According to the research released during the five-day conference, 51.3 per cent of Kenyans feel out of control of their finances, a majority of which are those in rural areas.

It also indicates that 41 per cent are using financial instruments to smooth consumption.

On the other hand, 50 per cent of Kenyans save to meet day-to-day needs rather than long term needs, while 61 per cent are worried about their financial status in old age.

Thirty six per cent of the population is said to have loans and 28 per cent of total population (46.7 per cent of those with credit cards) take new loans to pay old ones. Twenty five per cent of customers love to spend even if to use credit.

Statistics further show that 67.3 of the population says it never seeks financial advice and 46 per cent turn to family and friends for advise.

Addressing the participants, Mr Kirago said there is an urgency for financial education because “most people are feeling hopeless and are becoming slaves to their credit cards”.

“Financial education is a very good alternative and cost effective strategy for a consumer to be more money and investment smart; this kind of education develops confidence and the knowledge to be in control of your own finances without anybody taking advantage of you,” he said.

Mrs Phyllis Wangwe from the Kenya Bankers Association during the same event said that financial well-being is no different than playing golf.

“To benefit from the ability to control your own finances, you need a properly structured financial education programme. It’s more like learning how to play golf. If you have never played before, then the best way to learn is to seek a professional who will show you how to achieve that low handicap through a perfect swing,” she said.

Performance on golf course
“Your performance on the golf course” she adds, “depends on your ongoing practice and continued support from the golf professional. And we all know what sort of golfer a person is likely to be who has never taken a golf lesson and relies on advice from his/her mates when things go from bad to worse with the swing.”

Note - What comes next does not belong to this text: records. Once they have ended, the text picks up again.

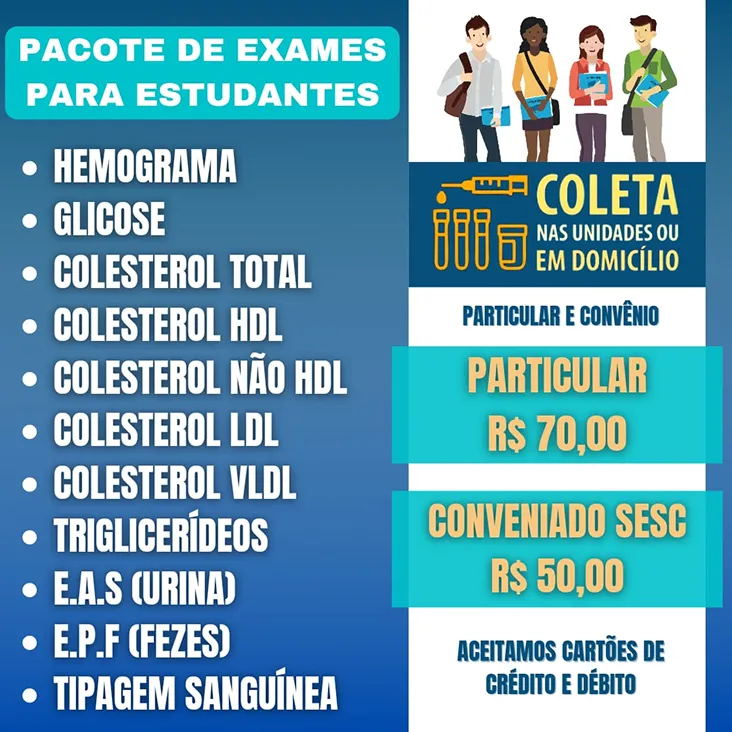 PACOTE DE EXAMES PARA ESTUDANTES

• HEMOGRAMA
• GLICOSE
• COLESTEROL TOTAL
• COLESTEROL HDL
• COLESTEROL NÃO HDL
• COLESTEROL LDL
• COLESTEROL VLDL
• TRIGLICERÍDEOS
• E.A.S (URINA)
• E.P.F (FEZES)
• TIPAGEM SANGUÍNEA

COLETA
NAS UNIDADES OU EM DOMICÍLIO

PARTICULAR E CONVÊNIO

PARTICULAR
R$ 70,00

CONVENIADO SESC
R$ 50,00

ACEITAMOS CARTÕES DE CRÉDITO E DÉBITO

The FEPP project manager and financial educator, Mrs Bilha Maina, said it’s important when children get to learn about finance earlier in life. “A literate person is one who can read and comprehend what they are reading.

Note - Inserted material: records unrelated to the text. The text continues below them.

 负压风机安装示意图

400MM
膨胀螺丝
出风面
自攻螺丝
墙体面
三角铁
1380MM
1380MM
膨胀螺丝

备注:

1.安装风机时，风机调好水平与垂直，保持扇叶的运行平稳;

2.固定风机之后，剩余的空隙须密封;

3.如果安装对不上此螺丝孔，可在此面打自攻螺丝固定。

But a financially literate person is one who can keep track of their money and make decisions about how they spend it and invest to accomplish their objectives. Financial literacy is developed over a lifetime, but I think it needs to start in school.

“Schools need community support to encourage the development of strong curriculum that include financial decision strategies. After students get that basic foundation of knowledge in school, they will be better able to use the pieces of information that will be picked up later in life.”

Experts believe that five basic areas that one needs to understand to improve his/her financial literacy are money and income, money management, spending and debt, saving and investing and risk management.